### What the task requires
Set down exactly the lines from the one containing "this 281×500 image." through the last line of the data below, and no others.

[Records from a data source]
= = = = =

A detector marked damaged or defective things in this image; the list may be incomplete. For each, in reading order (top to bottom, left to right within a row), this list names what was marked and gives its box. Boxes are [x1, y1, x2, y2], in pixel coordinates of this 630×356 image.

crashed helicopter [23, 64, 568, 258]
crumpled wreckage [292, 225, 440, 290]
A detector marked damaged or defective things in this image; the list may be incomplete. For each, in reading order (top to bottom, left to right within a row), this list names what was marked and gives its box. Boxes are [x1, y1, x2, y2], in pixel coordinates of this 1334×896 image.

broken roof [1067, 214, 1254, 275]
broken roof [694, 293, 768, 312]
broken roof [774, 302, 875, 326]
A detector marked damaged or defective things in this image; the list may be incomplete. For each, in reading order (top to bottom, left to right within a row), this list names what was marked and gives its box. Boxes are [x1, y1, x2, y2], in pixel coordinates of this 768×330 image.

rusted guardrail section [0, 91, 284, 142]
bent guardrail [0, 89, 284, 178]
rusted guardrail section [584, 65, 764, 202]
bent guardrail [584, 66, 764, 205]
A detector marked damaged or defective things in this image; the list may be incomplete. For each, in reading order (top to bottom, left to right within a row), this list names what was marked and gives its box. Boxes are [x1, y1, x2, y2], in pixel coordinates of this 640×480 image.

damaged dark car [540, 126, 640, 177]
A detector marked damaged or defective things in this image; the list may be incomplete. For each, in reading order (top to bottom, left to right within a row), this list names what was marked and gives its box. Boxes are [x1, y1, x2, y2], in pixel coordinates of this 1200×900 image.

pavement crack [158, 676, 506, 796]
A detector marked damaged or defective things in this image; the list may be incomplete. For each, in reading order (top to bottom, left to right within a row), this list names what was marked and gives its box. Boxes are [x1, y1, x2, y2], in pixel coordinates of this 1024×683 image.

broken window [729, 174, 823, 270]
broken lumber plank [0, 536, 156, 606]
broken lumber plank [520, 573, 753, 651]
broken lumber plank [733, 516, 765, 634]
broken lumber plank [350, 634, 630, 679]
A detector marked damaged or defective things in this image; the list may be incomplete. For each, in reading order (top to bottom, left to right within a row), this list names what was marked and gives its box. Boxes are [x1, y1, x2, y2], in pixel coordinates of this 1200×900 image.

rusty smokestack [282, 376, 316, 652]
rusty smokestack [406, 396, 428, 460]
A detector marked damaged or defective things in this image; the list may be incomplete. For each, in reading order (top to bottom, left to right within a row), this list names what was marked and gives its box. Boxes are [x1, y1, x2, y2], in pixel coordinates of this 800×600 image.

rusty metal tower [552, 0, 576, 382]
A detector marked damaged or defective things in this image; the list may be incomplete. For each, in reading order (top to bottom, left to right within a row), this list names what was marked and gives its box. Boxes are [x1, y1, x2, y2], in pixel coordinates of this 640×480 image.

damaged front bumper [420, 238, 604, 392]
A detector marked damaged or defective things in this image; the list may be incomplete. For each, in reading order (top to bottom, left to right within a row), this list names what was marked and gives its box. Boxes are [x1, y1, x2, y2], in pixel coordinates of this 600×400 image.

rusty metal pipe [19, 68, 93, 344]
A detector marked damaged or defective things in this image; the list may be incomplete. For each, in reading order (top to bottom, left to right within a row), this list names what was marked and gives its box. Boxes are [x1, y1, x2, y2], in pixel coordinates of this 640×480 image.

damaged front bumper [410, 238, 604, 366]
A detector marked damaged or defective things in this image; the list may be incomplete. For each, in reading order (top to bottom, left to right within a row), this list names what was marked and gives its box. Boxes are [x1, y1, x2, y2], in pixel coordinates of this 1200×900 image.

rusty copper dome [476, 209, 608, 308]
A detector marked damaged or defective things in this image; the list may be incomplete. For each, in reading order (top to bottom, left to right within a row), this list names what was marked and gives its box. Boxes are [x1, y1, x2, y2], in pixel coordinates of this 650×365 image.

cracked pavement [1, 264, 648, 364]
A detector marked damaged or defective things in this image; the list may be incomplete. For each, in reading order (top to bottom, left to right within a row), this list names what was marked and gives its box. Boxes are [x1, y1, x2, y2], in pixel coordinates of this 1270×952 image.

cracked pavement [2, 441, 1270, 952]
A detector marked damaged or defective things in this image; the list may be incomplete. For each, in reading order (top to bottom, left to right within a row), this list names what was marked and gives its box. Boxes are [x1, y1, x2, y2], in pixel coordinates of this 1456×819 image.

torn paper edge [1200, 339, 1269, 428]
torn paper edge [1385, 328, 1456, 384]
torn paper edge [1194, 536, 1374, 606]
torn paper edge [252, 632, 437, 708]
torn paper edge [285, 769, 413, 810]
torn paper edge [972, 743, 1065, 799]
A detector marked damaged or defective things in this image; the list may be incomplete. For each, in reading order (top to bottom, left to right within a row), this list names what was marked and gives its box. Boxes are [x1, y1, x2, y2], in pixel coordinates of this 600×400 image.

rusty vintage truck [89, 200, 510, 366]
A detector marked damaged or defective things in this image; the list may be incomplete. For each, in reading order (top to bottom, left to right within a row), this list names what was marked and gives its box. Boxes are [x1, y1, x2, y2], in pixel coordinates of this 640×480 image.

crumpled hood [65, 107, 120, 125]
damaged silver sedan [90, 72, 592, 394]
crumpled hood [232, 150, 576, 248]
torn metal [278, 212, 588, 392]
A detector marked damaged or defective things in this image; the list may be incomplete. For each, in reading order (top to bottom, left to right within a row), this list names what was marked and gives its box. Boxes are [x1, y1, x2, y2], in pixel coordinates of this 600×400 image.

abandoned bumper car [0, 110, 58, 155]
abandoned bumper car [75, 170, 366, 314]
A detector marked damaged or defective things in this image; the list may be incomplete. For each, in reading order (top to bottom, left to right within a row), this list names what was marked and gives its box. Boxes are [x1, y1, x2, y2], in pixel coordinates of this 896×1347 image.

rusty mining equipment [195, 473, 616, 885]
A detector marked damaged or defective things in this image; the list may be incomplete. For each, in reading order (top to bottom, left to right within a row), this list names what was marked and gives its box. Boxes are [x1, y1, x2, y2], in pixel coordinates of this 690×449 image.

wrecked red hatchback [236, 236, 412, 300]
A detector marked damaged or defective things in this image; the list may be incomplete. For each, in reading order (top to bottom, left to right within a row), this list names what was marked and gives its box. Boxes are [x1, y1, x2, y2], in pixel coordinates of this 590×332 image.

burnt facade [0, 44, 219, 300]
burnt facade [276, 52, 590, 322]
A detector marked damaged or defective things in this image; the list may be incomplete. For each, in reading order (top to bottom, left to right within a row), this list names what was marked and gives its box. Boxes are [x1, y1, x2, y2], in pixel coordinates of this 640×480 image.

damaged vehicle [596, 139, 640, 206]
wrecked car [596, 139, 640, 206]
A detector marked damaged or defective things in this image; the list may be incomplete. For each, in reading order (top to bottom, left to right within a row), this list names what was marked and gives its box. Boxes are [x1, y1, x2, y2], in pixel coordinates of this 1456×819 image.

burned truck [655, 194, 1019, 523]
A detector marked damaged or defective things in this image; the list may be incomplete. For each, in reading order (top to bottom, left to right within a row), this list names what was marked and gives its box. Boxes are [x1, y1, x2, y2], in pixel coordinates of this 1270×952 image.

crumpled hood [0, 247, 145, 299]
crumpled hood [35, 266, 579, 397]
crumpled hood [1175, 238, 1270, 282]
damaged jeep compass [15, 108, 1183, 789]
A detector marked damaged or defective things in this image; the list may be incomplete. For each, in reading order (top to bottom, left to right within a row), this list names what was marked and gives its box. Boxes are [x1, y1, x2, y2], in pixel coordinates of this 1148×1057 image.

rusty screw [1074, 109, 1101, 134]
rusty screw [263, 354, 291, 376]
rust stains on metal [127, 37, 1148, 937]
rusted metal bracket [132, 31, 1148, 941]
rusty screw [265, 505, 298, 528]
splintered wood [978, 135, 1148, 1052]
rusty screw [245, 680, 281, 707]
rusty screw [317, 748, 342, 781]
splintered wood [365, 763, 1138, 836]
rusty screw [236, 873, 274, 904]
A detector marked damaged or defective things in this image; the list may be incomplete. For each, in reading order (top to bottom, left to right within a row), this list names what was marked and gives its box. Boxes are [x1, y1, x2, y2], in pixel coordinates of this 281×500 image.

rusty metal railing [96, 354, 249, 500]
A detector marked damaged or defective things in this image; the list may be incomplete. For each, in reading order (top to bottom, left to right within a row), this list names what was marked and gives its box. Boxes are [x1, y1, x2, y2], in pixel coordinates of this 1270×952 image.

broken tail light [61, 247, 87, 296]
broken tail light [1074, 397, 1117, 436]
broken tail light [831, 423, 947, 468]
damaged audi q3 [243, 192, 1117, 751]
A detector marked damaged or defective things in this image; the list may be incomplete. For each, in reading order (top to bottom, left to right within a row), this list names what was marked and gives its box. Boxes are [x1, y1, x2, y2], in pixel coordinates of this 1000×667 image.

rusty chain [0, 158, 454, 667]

= = = = =

### Problem solution
A detector marked damaged or defective things in this image; the list may be incomplete. For each, in reading order (top to bottom, left to right within a row), this list names what was marked and gives its box. Boxes are [x1, y1, x2, y2], in pixel coordinates of this 281×500 image.

rusty metal railing [96, 354, 249, 500]
A detector marked damaged or defective things in this image; the list may be incomplete. For each, in reading order (top to bottom, left to right within a row), this list names what was marked and gives its box. Boxes are [x1, y1, x2, y2], in pixel coordinates of this 1270×952 image.

broken tail light [61, 247, 87, 296]
broken tail light [1074, 397, 1117, 436]
broken tail light [831, 423, 947, 468]
damaged audi q3 [243, 192, 1117, 751]
A detector marked damaged or defective things in this image; the list may be incomplete. For each, in reading order (top to bottom, left to right within a row), this list names what was marked and gives its box. Boxes are [x1, y1, x2, y2], in pixel coordinates of this 1000×667 image.

rusty chain [0, 158, 454, 667]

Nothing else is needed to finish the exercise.